Plonger dans le Saint-Laurent pour la bonne cause
C'est avec fierté que les participants ont célébré la réussite du défi après avoir plongé. Photo Morgane Busson
Le Comité ZIP de la rive nord de l’estuaire a organisé la première édition de l’événement Plonge pour le Saint-Laurent afin de récolter des fonds. Un total de 18 participants ont relevé le défi le 18 avril au Parc Nature de Pointe-aux-Outardes.
L’eau du Saint-Laurent était glacée, mais ça n’a pas découragé les courageux plongeurs, au grand bonheur de la directrice générale du comité, Éliane Légo, et du président du conseil d’administration, Philippe Boudreau.
C’est un des administrateurs du comité qui a eu l’idée d’organiser ce défi. « Le défi se faisait déjà aux Îles-de-la-Madeleine et à Sept-Îles, donc j’ai amené l’idée. C’est un beau clin d’œil aux fonctions du Comité ZIP qui veut protéger l’environnement », rapporte Vincent Poirier. « On ne roule pas sur l’or, on a besoin de financement », ajoute-t-il.
Des besoins financiers
Tous les participants ont déboursé une somme de 100 dollars pour affronter les eaux froides, une somme nécessaire pour les activités du comité.
« Le ministère de l’Environnement et de la Lutte contre les Changements climatiques a mis fin aux subventions des comités ZIP à la grandeur du fleuve Saint-Laurent fin mars. Donc maintenant, on doit se financer de manière autonome », explique Éliane Légo.
Le Comité ZIP de la rive nord de l’estuaire a dû réfléchir aux moyens de subvenir à ses besoins. « Il y a différents projets qui nécessitent des contributions financières, donc on a dû réfléchir à la façon de financer nos actions », ajoute la directrice.
Plusieurs membres du comité ont plongé, notamment Vincent Poirier. « Il faut aller jusqu’au bout de son idée. On ne peut pas être spectateur dans ce genre d’événement », affirme-t-il.

Une plongée… rafraîchissante
« C’est libre à chacun de faire la submersion et le temps dans l’eau glacée.

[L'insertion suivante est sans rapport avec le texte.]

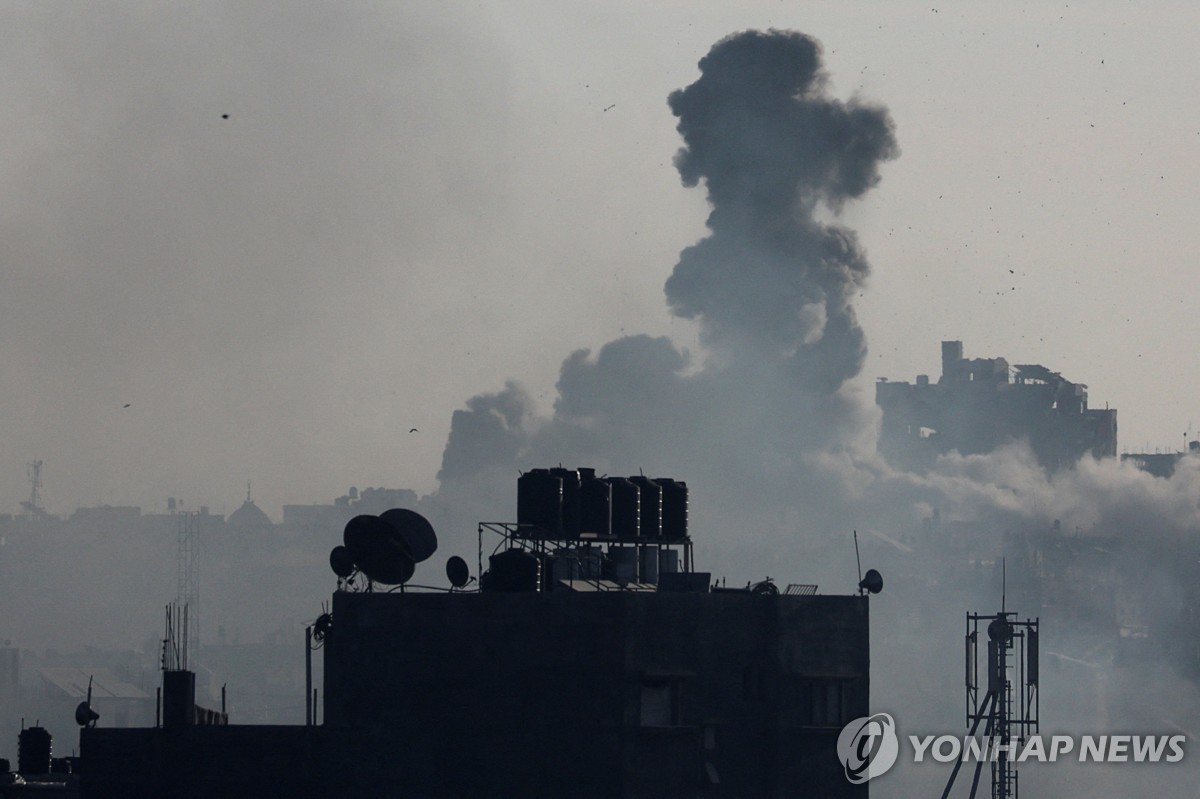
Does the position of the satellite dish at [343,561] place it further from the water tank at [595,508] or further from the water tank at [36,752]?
the water tank at [36,752]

Aujourd’hui, l’eau est de 4 degrés, peut-être un peu moins avec la glace et le vent », déclare Éliane Légo.
D’après elle, avant d’arriver à une profondeur où l’on est capable de plonger, il faut marcher une quinzaine de mètres.

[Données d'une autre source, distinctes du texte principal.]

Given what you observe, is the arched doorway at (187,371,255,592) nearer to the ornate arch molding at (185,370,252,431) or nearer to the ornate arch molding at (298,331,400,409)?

Albert Tremblay, un des courageux, raconte que les autres participants l’ont aidé à se dépasser. « C’est surtout l’énergie de groupe qui m’a motivé et donné l’envie d’aller plus profondément dans l’eau. »

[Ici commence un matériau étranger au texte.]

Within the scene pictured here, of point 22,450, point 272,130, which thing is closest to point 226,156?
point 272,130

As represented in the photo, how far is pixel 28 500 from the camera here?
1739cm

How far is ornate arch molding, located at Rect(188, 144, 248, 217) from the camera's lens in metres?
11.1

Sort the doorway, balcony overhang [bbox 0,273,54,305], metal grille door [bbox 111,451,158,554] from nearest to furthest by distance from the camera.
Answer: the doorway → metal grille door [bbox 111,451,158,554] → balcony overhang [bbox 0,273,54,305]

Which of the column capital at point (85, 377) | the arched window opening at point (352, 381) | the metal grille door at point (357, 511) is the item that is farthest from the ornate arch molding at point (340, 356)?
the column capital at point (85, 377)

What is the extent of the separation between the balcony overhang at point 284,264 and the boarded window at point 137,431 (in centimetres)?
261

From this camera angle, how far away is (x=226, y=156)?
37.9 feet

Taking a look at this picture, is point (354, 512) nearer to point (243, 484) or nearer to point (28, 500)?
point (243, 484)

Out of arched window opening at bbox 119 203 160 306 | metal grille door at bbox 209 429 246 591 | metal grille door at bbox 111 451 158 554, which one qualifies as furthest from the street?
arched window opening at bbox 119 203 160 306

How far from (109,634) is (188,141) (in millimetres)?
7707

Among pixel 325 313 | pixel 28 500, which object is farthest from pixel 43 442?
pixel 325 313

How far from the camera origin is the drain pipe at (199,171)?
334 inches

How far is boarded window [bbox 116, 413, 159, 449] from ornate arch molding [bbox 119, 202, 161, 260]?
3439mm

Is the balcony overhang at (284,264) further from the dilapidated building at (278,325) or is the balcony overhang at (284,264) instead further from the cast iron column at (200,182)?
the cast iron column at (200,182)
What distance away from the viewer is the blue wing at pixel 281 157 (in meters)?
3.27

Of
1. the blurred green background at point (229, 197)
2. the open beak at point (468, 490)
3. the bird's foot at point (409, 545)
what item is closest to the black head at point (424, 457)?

Au-delà de la plongée, l’activité-bénéfice était surtout un moment de partage pour que le Comité ZIP de la rive nord de l’estuaire se fasse connaître auprès de la population. « Il y a des gens qui nous connaissent bien et d’autres pas du tout. Une activité comme ça, ça amène les gens à découvrir et à vouloir potentiellement s’impliquer », témoigne Mme Légo.